Report : Aur’Hell
J’ai découvert Eihwar assez récemment. En même temps, le duo Français n’a réellement émergé qu’en 2022‑2023, donc je n’ai pas tant de retard que ça. C’est en lisant une chronique de la fabuleuse GothicMelody sur leur album « Hugrheim » (sorti en mars 2026) et celle de Viv Hante pour « Viking War Trance » (septembre 2024) que j’ai décidé de m’y intéresser.
Vivant en Suède depuis quelques années, autant dire que tout ce qui touche aux rythmes Païens, aux runes et aux tambours résonne plutôt bien par ici. Alors quand j’ai vu que la tournée Pagan Folk Nights 2026 passait par Stockholm, je n’ai pas réfléchi longtemps. Direction Kollektivet Livet !
La salle est bien remplie, et le public franchement varié.
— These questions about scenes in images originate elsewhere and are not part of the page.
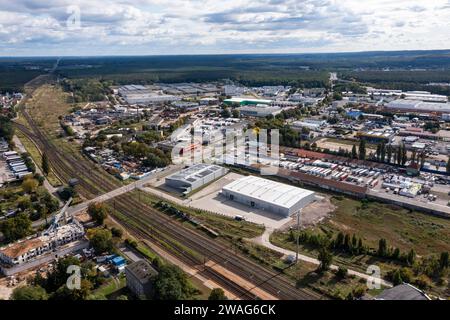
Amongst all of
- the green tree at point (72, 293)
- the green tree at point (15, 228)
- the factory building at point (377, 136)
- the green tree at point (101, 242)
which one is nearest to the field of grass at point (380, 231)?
the green tree at point (101, 242)

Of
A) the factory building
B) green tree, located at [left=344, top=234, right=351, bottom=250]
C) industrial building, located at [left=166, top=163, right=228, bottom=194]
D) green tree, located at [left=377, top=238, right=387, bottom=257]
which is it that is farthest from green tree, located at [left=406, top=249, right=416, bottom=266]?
the factory building

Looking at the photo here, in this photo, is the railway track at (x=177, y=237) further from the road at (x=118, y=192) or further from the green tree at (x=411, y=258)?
the green tree at (x=411, y=258)

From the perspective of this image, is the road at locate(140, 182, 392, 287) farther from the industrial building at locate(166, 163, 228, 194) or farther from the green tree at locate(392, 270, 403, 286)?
the industrial building at locate(166, 163, 228, 194)

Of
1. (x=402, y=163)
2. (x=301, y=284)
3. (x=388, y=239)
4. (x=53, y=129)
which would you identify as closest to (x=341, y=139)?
(x=402, y=163)

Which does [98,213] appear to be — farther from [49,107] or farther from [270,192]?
[49,107]

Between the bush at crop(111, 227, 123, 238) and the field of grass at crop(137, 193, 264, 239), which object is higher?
the bush at crop(111, 227, 123, 238)

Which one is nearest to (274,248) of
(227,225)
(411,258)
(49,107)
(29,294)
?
(227,225)

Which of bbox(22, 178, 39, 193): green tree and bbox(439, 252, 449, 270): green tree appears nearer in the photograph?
bbox(439, 252, 449, 270): green tree
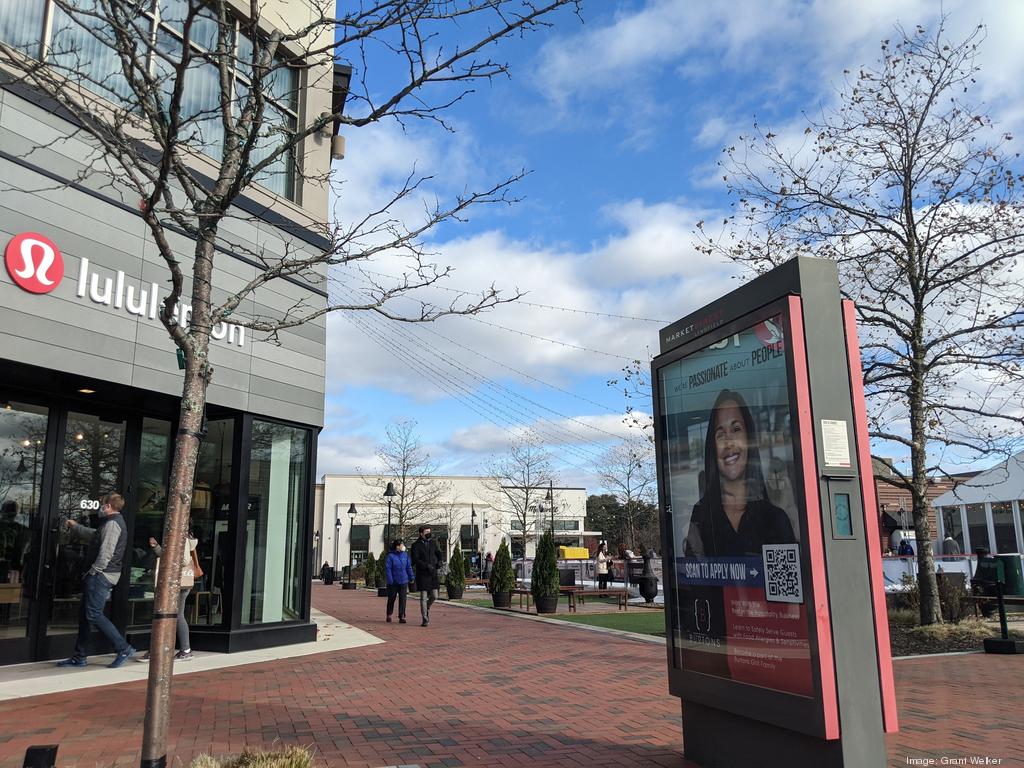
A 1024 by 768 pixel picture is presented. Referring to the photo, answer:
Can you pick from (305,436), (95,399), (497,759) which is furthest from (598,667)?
(95,399)

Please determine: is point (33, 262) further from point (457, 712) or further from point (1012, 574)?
point (1012, 574)

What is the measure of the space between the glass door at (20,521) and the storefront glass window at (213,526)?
6.83 feet

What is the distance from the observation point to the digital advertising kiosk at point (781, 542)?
3.80 m

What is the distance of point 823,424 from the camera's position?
397cm

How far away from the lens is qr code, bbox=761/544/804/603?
3934 mm

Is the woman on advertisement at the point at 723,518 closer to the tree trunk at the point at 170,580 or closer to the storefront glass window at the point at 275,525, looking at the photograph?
the tree trunk at the point at 170,580

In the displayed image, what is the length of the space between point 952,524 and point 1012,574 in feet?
59.5

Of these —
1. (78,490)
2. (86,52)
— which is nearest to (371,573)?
(78,490)

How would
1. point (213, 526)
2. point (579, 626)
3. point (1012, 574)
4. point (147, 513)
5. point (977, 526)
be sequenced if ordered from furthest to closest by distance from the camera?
point (977, 526) < point (1012, 574) < point (579, 626) < point (213, 526) < point (147, 513)

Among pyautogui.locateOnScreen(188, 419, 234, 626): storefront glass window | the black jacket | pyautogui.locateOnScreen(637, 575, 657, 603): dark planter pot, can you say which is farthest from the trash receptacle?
pyautogui.locateOnScreen(188, 419, 234, 626): storefront glass window

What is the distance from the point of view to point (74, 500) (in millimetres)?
9578

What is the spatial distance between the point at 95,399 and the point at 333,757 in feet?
21.5

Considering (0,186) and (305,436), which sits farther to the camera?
(305,436)

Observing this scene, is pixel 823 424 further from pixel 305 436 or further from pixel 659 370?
pixel 305 436
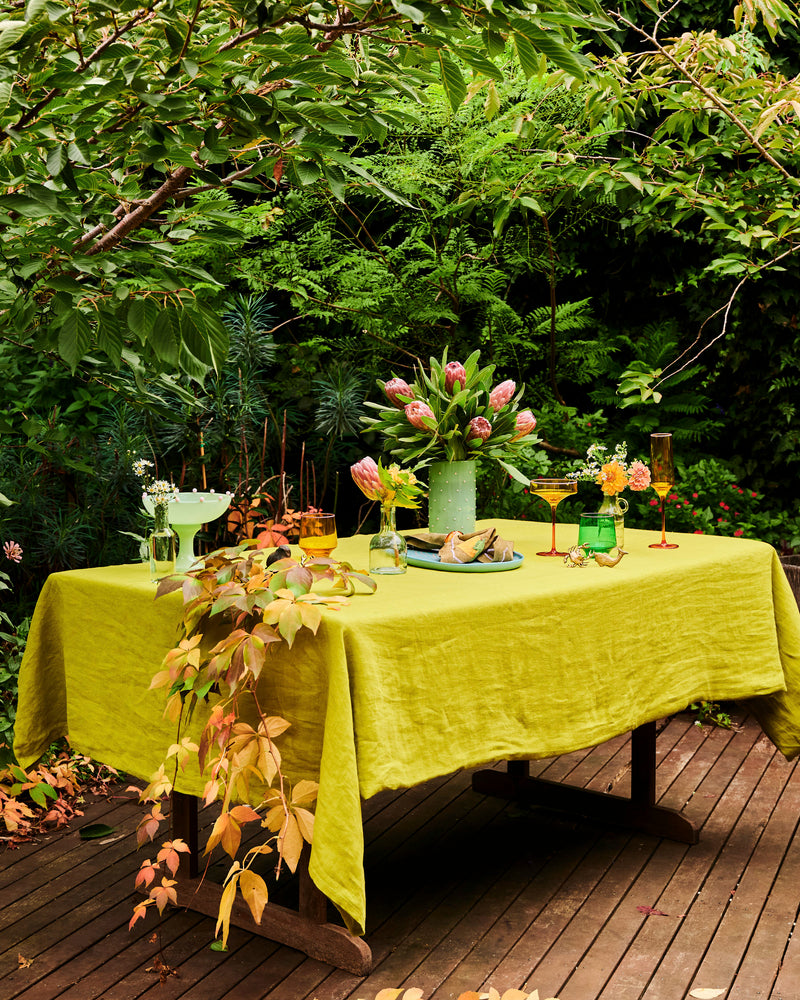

Fidèles, curieux, amateurs de folk pagan, métalleux vêtus de noir… et bien sûr quelques Suédois ravis de ressortir casques, peaux, cornes et bracelets en cuir. Chez eux, le look viking n’est jamais très loin.
Clairement, Eihwar n’arrive pas en terrain hostile : la salle est pleine et déjà bien chaude.
Pour ouvrir la soirée, Mira Ceti. Si son nom ne vous est pas inconnu, c’est normal : elle apparaît régulièrement sur scène avec Heilung. Mais ce soir, c’est en solo qu’elle se présente.
Son set est un rituel d’introspection à part entière. Chant intuitif, lent, vocalique, qui prend son temps pour s’installer. Ça monte progressivement, sans jamais exploser. Certains ferment les yeux, d’autres restent figés, un peu suspendus.
Mira Ceti est là pour mettre en condition le corps et l’esprit — mission accomplie.
Changement de programme radical. Eihwar arrive, et la soirée bascule instantanément.
Mark s’installe derrière ses machines et percussions, tandis qu’Asrunn déboule sur scène armée d’une énergie brute et sauvage. Là, on comprend que ce ne sera pas un concert contemplatif, mais plutôt une fête païenne en mode rave électro.
Les premiers titres déclenchent immédiatement le mouvement. Impossible de rester immobile. Les morceaux de « Hugrheim« , comme « Nauðiz » ou « Freyja’s Calling », sont taillés pour la transe collective. Ça tape, ça pulse, ça tourne en boucle… et ça marche. Très bien, même.
Alors oui, à deux sur scène, Eihwar s’appuie sur des bandes. Les puristes feront peut‑être la grimace. Mais honnêtement : quand on voit Asrunn qui saute, hurle, frappe son tambour avec l’intensité d’un berserker, on oublie très vite ce détail.
Eihwar ne cherche pas à rivaliser avec la solennité de certains projets nordiques. Ici, pas de reconstitution sage ni de cérémonie figée. Leur paganisme est festif, brutal, électronique.
Mélangez les codes de pagan folk avec des rythmes électro modernes, et vous obtiendrez une sorte de rave néo‑viking des plus savoureuses.
À Stockholm, Eihwar et Mira Ceti ont offert une soirée cohérente : d’abord l’introspection et le silence, puis la décharge physique et répétitive. Tout n’est pas parfait et ça tourne parfois en rond, mais c’est aussi le principe. Cette musique cherche la transe, pas la démonstration.
Eihwar confirme qu’il n’est plus un simple projet émergent mais un acteur sérieux de la scène pagan alternative, avec une identité bien à lui. Et au‑delà de l’intensité scénique, il faut aussi souligner l’état d’esprit du groupe : après le concert, Asrunn et Mark ont pris le temps de proposer une séance photo au stand de merch pour celles et ceux qui le souhaitaient. Un détail peut‑être, mais qui en dit long sur leur disponibilité, leur simplicité et leur proximité avec le public — loin de toute posture mystique inaccessible.
S’ils reviennent en Suède, ce sera très probablement dans une salle plus grande. La rave païenne ne fait que commencer !
Bravo à Kollektivet Livet et à FKP Scorpio Sverige pour l’organisation de cette soirée réussie. Assister à vos concerts est, une fois de plus, un vrai plaisir.
Note de fin : pour des raisons de timing, je n’ai pas pu obtenir d’accréditation photo pour cette date. J’ai néanmoins pu assister au concert grâce à une invitation.